- _TASK STATEMENT_
Continue the article about the nine Egyptian men accused over the Adriana shipwreck, starting right after its last sentence.

- _ARTICLE_
___

Two separate survivors also said the nine accused were not guilty and pinned blame on the national Hellenic Coast Guard.
Fearing reprisals for speaking out against the Greek state, all 11 sources asked Al Jazeera to conceal their identities and use pseudonyms for this article.
The nine accused, who include fathers, workers and students, said they paid between 140,000 to 150,000 Egyptian pounds ($4,500 to $4,900) to a smuggler or an associate to board the doomed boat.
“I am telling you, I am someone who paid 140,000 Egyptian pounds,” said Magdy*, another of the accused. “If I am the guy who put these people on the boat, I’ll have like seven, eight, or nine thousand euros. Twenty thousand euros. Why on earth would I board a boat like this?”
In 2022, a smuggler told The Guardian that he charges Egyptians about 120,000 Egyptian pounds ($3,900). Recent reporting has found that those travelling from Syria often pay about 6,000 euros (about $6,500) for such a journey.
The two other survivors, both Syrians, said they paid money to people but not the accused Egyptians. The nine being held were not involved in smuggling, they said.
“No. They weren’t to blame for anything,” said Ahmed*.
On that fateful day last year, June 14, the Adriana, overloaded with an estimated 700-750 people, including Egyptians, Syrians, Pakistanis, Afghans and Palestinians – among them children – capsized. The derelict blue fishing trawler had departed from Libya five days earlier.
Only 84 bodies were recovered and 104 on board were rescued, meaning hundreds died in one of the worst-recorded refugee boat disasters on the Mediterranean.
Rights groups, activists and some survivors allege that Greek Coast Guard officials failed in their duties to save lives at sea.
Ahmed said he saw the nine accused during the chaos as the ship looked ready to capsize, and passengers began to panic and run about.
“They were just directing people when our ship started to tilt. They were shouting for people to steady the ship,” he said.
Seven of the accused maintain that they saw a Coast Guard patrol boat tie a rope to the fishing trawler. The Greek officials pulled once, then twice, causing the boat to flip over into the Mediterranean, they say.
“I saw the Greek boat had tethered a thick blue rope, one rope, to the middle of the boat,” said Fathy*, another of the accused men. “They pulled, the boat leaned sideways, they saw it was leaning, they kept going, so the boat was turned upside down.”
“Greece – a Greek boat, towed us and capsized us – and killed our brothers and friends and now I look at myself and I’m in prison.”
Two of the accused stated they were in the hold and did not understand what had happened until after disaster struck, when they were on board the Greek Coast Guard boat.

___

- _INFORMATION SUPPLIED_
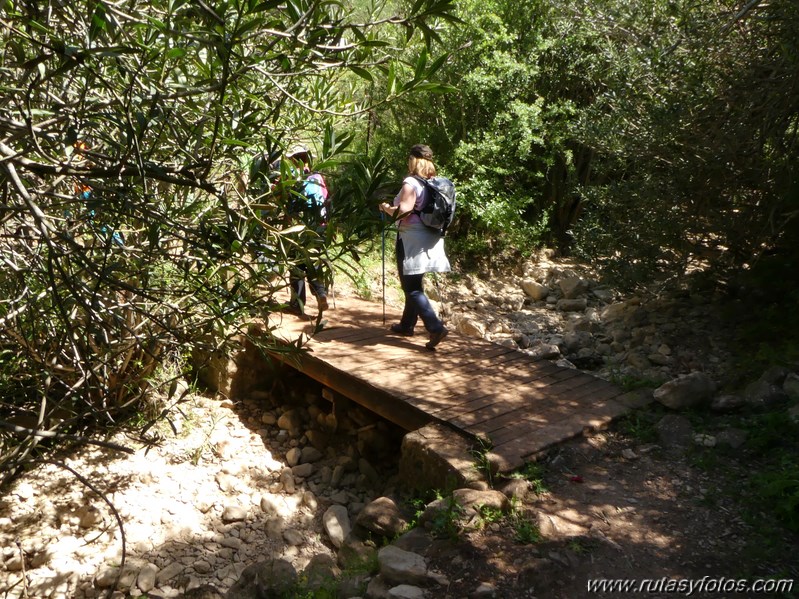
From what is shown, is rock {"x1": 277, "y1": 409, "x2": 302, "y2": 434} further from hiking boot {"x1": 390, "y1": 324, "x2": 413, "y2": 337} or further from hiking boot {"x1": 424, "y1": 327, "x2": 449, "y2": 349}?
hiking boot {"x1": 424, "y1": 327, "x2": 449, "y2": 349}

___

- _FINAL RESULT_
The two Syrian survivors told Al Jazeera they witnessed the Greek Coast Guard tug the fishing trawler.
“They had nothing to do with the boat sinking. That’s obvious,” said Mohammad*, of the Egyptians being held.
“You have to be logical. It was a big boat and wouldn’t have sunk if no one had intervened. The engine was broken but it could have stayed afloat. The Greek Coast Guard is truly responsible for the sinking.”
The Hellenic Coast Guard denied the allegations, saying it has “absolute respect for human life and human rights”.
“However, in cooperation with the legal authorities and other relevant bodies, appropriate control mechanisms shall be put in place where necessary,” its statement to Al Jazeera read.
Initially, the coast guard did not refer to any rope-related incident in its official statements and its spokesman Nikos Alexiou denied the rope reports.
However, Alexiou later said that the two boats were “tied with ropes to prevent them from drifting” in a statement that came amid growing accounts from survivors.
An ongoing inquiry in the naval court of Kalamata aims to determine whether the Hellenic Coast Guard performed search and rescue properly.
A recent Frontex incident report of the Pylos shipwreck found that “it appears that the Greek authorities failed to timely declare a search and rescue and to deploy a sufficient number of appropriate assets in time to rescue the migrants”.
The start date of the trial for the nine accused men has not been set, although according to Greek law, it should begin within 18 months from when they were first detained. If the men are found guilty, they could face decades in prison.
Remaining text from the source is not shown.